El dilema que vive el hermano pueblo chileno desde hace cinco décadas ha sido materia de análisis en esta columna por varias ocasiones.

Por motivos personales y profesionales, he tenido la bendición de tener mucho contacto con su gente, al punto de generar un afecto especial por su historia, sus angustias y sus alegrías.

Por ello también he procurado profundizar en su historia y, particularmente, en los pasillos recorridos por Salvador Allende y Augusto Pinochet.

La desigualdad social y económica en América Latina es de vieja data, y muy poco han hecho los gobiernos, con contadas excepciones, para reducirla. Y Chile no es una excepción.

Sin embargo, no me cabe la menor duda de que la agitación, vandalismo y destrucción que vive la sociedad chilena desde hace poco más de un año, cortesía de la mal llamada izquierda, ni de cerca tienen como objetivo real resolver ese problema social, sino, por el contrario, volverlo agenda oficial de un gobierno totalitario al estilo cubano.

No voy a ocupar este espacio para debatir sobre las virtudes y defectos del gobierno de general Augusto Pinochet al frente de Chile por cerca de 16 años. Pero a todas luces queda claro que fue responsable directo del progreso económico sostenido que ha perdurado por 30 años y, a la vez, de una herida muy profunda por las violaciones de derechos humanos perpetradas desde el poder político, que, a pesar del tiempo transcurrido, late muy fuerte en las entrañas de su sociedad.

Solo así se puede explicar que su sola mención, al día de hoy, genera apasionados debates entre sus simpatizantes y detractores, y que, a pesar de todos los duros señalamientos contra su gobierno en materia de derechos humanos, la sociedad chilena sigue dividida entre quienes lo recuerdan con nostalgia, añoran uno nuevo remozado, lo recuerdan con ira e impotencia o pretender empujar hacia la extrema izquierda para ajustar cuentas con su memoria.

Sin embargo, la incapacidad de los gobiernos de la Alianza de izquierda (que parecen haber olvidado que gobernaron la mayor parte de estos 30 años desde el retorno a la democracia, sin poder cumplir con las demandas sociales) y la indecisión y comodidad del presidente Piñera, permitieron que agitadores profesionales importados de Cuba y Venezuela prendieran en llamas el país, encaramados en legítimos reclamos históricos que nada tienen que ver con la anarquía y violencia que desde hace un año vive el querido país del sur.

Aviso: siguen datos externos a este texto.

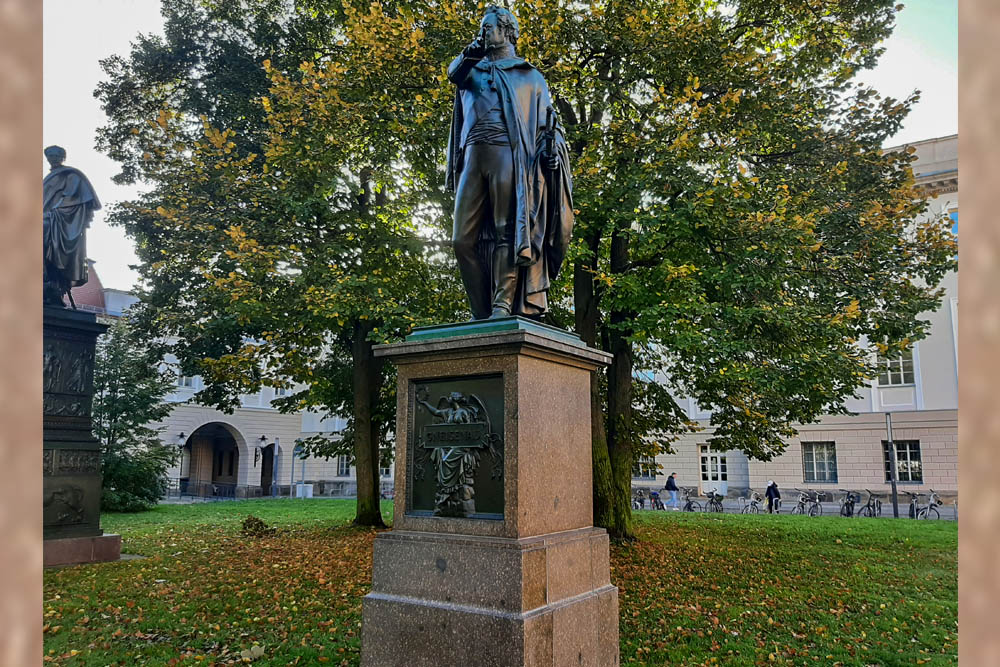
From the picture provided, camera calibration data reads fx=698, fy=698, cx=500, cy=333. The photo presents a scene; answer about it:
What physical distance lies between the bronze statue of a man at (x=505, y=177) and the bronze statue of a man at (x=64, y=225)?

El pasado fin de semana, el pueblo chileno ha votado de manera abrumadora en las urnas por la redacción de una nueva Constitución, que sustituya a la actual denominada “de Pinochet”. Y no puedo evitar recordar el camino transitado en otros países de la región, cuando el socialismo del siglo XXI ha hablado de nueva Constitución.

Ojalá este proceso de redacción de una nueva Constitución que comienza en Chile no termine en la toma por asalto de todas las instituciones del Estado, ni en un régimen totalitario, dizque de izquierda, que lleve a Chile hacia los caminos de miseria que hoy recorre Venezuela.